Exercise aim :: Every entry should be reproduced word for word.

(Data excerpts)
**********

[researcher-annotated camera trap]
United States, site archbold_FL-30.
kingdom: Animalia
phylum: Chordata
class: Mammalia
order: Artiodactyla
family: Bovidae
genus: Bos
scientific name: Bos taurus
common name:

**********

Your response ::
[researcher-annotated camera trap]
United States, site archbold_FL-30.
kingdom: Animalia
phylum: Chordata
class: Mammalia
order: Artiodactyla
family: Bovidae
genus: Bos
scientific name: Bos taurus
common name:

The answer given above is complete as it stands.